Pemerintah merevisi berbagai aturan untuk mempermudah investasi.

Fokus

Hingga April 2024, total kewajiban pemerintah tercatat mencapai Rp10.269 triliun.

Perang Dagang tidak Membuat AS Hebat

Tesa Oktiana Surbakti
02/6/2019 23:20
Perang Dagang tidak Membuat AS Hebat
Industri Garmen di Tiongkok(AFP)

MENINGKATNYA tensi perang dagang antara Amerika Serikat (AS) dan Tiongkok, tidak akan membuat 'Negeri Paman Sam' semakin hebat. Pemerintah Tiongkok memandang perselisihan akan mengguncang ekonomi AS.

Pada Minggu (2/6), Tiongkok menekankan pihaknya ingin penyelesaian melalui negosiasi, tanpa mengompromikan beberapa prinsip utama. Selebaran Tiongkok merupakan langkah terbaru dalam konflik menyakitkan antara dua ekonomi raksasa dunia. Perang dagang memicu kekhawatiran terhadap pertumbuhan ekonomi global.

Dengan negosiasi perdagangan yang terhambat, ketegangan bilateral meningkat dalam beberapa pekan terakhir. Belum lama ini, Presiden AS, Donald Trump, memberlakukan tarif baru atas komoditas impor dari Tiongkok. Washington juga memasukkan raksasa telekomunikasi Tiongkok, Huawei, ke daftar hitam dengan alasan mengancam keamanan nasional.

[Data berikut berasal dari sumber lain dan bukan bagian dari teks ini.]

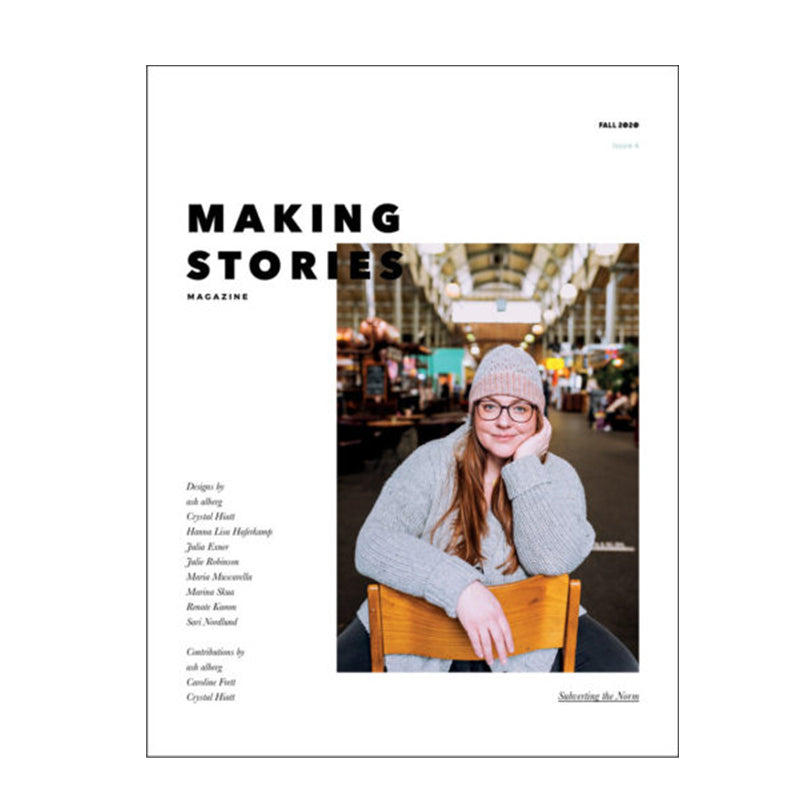Making Stories 4 Cover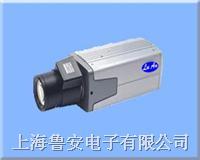供应420线高清枪型监控摄像机 CCD-S3042
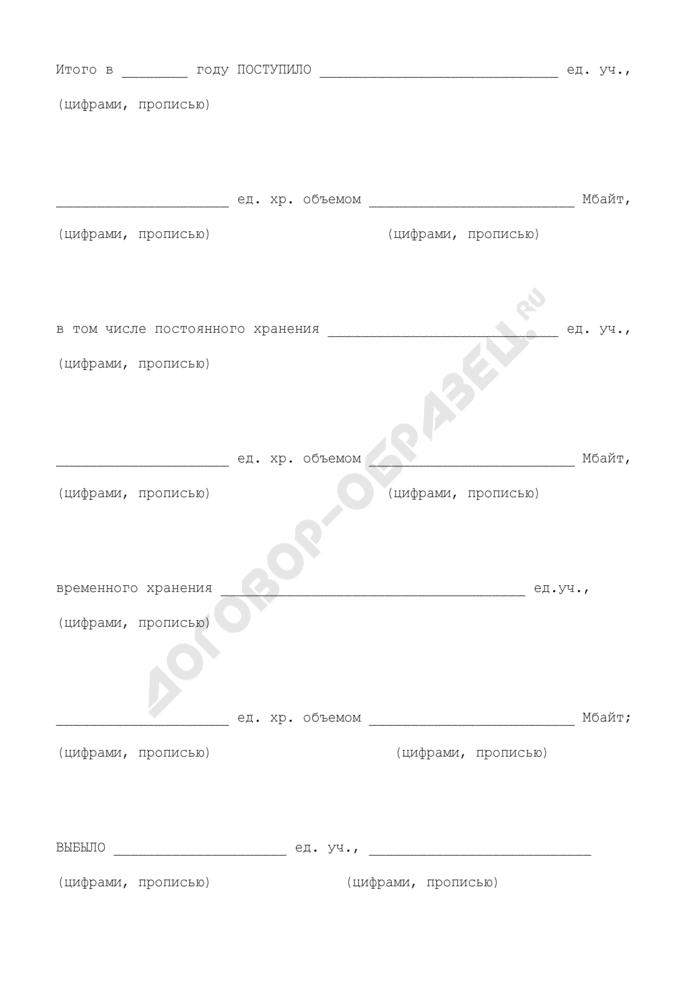 Форма журнала учета поступления и выбытия электронных документов. Страница 2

"Berbagai langkah tarif (AS) belum mampu mendorong pertumbuhan ekonomi AS. Sebaliknya, terjadi gangguan serius dalam ekonomi mereka," bunyi pernyataan pemerintah Tiongkok dalam buku putih atau laporan resmi. Dalam hal ini, menyoroti peningkatan biaya produksi dan kenaikan harga yang membebani konsumen AS.

Rilis buku putih muncul sehari setelah Tiongkok melemparkan tarif balasan terhadap AS, yang menyasar komoditas senilai US$60 miliar. Sebelumnya, AS menaikkan tarif menjadi 25% pada komoditas Tiongkok senilai US$ 200 miliar.

 

AS harus bertanggung jawab

Di lain sisi, Tiongkok menekankan AS harus bertanggung jawab penuh atas dampak perang dagang. Tiongkok menuduh AS berulang kali mengubah tuntutannya, serta menggulirkan tudingan tidak berdasar selama negosiasi. Kedua negara melempar serangan tarif dalam perdagangan dua arah senilai ratusan miliaran dolar. Ketika pembicaraan bilateral terhambat, tampaknya sengketa meluas di luar tarif.

Pada Jumat lalu, Beijing menyatakan akan mengungkap daftar entitas yang tidak dapat diandalkan, sebagai respons terhadap masuknya Huawei dalam daftar hitam AS. Media pemerintah Tiongkok juga menyebarkan ancaman penyetopan ekspor logam tanah jarang ke AS, yang digunakan dalam sejumlah produksi manufaktur, mulai telepon pintar hingga perangkat keras militer.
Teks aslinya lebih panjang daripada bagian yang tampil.